A wasted life that wasn't
And one of the malefactors which were hanged railed on him, saying, If thou be Christ, save thyself and us. But the other answering rebuked him, saying, Dost not thou fear God, seeing thou art in the same condemnation? And we indeed justly; for we receive the due reward of our deeds: but this man hath done nothing amiss. And he said unto Jesus, Lord, remember me when thou comest into thy kingdom. And Jesus said unto him, Verily I say unto thee, Today shalt thou be with me in paradise. Luke 23:39-43
Don't waste your life! Have you heard this warning? It is a good exhortation and a needful warning. We ought to live our lives for the glory of God. But there is this constant danger and temptation to be like the prodigal son who wasted his life with riotous living. There is a deep sadness in that, for you cannot get back a life wasted and squandered on the husks of this world.
But here was a man who had truly wasted his life. The thief on the cross was just that - a thief, a robber, a criminal. He wasn't being crucified merely because the Romans were cruel. He was being crucified because his life was evil and foul. He himself admits as much, that what he was enduring on his own cross was "the due reward of our deeds."
The only part of his life that he could live for the glory of God were the final hours of it. And it was lived out entirely as he was dying, nailed to a Roman cross alongside the Lord of glory.
And yet... those final hours and moments weren't wasted. In fact, if you think about it, those final moments were more significant for the cause of God and truth than are the years and decades of many saints. How many millions have been touched and moved and instructed and admonished and comforted and strengthened by his simple testimony at the end of his life? "Lord, remember me when thou comest into thy kingdom." What faith! What humility! What evidence of a changed life! If this is not radical conversion to Christ, I don't know what is.
Here was a wasted life that wasn't. God redeemed those final moments in his life. He may have lived a life against God for most of his life, but the last hours of it speak with a volume that drown out all the noise of the previous years.
How can this be? Because God is a God of grace. Because we don't enter the kingdom on the basis of our good works but because of what Jesus has done for us. The thief on the cross did not purge his own sins, even as he suffered on a literal cross. But the God-Man on the cross next to his was purging away all the sins of the thief as he hung on his cross, to present him to the Father "holy and unblameable and unreproveable in his sight" (Col. 1:22).
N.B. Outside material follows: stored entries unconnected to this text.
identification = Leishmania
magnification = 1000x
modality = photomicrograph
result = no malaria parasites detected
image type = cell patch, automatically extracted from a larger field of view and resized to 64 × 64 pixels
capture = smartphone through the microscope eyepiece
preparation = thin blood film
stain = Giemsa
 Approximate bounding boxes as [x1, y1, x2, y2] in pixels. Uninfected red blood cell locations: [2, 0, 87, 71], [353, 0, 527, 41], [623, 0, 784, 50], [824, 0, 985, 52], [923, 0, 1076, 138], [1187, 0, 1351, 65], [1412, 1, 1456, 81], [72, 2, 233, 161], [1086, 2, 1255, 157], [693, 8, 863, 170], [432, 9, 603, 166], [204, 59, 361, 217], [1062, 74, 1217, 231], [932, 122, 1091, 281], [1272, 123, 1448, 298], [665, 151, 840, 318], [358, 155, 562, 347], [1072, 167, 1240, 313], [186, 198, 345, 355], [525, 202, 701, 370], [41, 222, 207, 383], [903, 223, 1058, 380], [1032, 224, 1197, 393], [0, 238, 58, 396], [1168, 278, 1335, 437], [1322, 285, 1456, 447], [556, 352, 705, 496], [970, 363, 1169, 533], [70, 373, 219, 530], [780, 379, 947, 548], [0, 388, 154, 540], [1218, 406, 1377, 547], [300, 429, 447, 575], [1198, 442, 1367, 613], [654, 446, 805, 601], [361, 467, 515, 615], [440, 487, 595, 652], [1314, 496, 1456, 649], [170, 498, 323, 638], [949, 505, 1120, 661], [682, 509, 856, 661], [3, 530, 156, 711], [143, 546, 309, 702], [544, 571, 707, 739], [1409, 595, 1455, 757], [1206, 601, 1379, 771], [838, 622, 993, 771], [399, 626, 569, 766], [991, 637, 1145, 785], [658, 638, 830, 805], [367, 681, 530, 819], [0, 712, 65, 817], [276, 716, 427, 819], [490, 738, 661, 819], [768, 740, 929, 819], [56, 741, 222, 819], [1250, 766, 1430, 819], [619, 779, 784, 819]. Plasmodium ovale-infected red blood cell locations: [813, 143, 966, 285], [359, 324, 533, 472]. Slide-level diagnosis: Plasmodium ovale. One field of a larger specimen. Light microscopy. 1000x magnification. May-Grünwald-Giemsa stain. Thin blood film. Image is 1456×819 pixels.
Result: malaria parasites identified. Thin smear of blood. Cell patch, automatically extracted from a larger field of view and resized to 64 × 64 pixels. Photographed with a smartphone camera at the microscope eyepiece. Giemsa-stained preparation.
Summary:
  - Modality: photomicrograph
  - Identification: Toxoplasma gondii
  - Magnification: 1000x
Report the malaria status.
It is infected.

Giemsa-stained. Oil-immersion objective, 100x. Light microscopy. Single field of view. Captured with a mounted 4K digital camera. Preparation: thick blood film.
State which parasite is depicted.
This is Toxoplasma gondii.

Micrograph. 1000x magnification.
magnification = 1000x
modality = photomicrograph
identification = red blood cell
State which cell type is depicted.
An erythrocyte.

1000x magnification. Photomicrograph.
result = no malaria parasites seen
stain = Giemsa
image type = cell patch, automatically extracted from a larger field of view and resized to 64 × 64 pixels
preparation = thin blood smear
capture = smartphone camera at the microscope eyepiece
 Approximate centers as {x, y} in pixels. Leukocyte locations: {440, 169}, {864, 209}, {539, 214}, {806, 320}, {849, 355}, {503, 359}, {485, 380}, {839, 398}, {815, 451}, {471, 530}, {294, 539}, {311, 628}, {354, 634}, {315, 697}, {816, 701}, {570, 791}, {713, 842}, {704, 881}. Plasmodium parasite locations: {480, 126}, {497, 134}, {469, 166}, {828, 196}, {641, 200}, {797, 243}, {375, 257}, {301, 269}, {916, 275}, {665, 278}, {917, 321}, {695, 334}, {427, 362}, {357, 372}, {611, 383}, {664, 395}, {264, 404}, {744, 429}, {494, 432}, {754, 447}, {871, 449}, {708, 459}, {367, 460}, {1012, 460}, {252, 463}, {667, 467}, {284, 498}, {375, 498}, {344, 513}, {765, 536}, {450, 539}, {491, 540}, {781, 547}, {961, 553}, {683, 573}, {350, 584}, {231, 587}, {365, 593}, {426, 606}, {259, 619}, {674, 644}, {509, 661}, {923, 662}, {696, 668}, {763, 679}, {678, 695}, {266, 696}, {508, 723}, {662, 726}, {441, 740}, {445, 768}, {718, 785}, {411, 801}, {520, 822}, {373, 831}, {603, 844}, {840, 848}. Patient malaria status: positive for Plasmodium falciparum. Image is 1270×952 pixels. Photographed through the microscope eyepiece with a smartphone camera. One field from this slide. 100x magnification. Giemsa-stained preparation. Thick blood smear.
My friend, I don't know where you stand. Maybe you are crippled by a deep sadness of a wasted life. If that is the case, my advice to you is this: don't let your past paralyze you from living in the future for the glory of God. Repent of your sins and turn in faith to Jesus and put your confidence in him alone as Lord and Savior. Like the thief on the cross, you will find that God is able to redeem your past and magnify your future however short it may be. God is able to "restore to you the years that the locust hath eaten" (Joel 2:25). More than that: he is able to give eternal life to you. Those who turn to Jesus and embrace him by faith will find the same grace found by the thief: "Truly I say to you . . . you shall be with me in Paradise."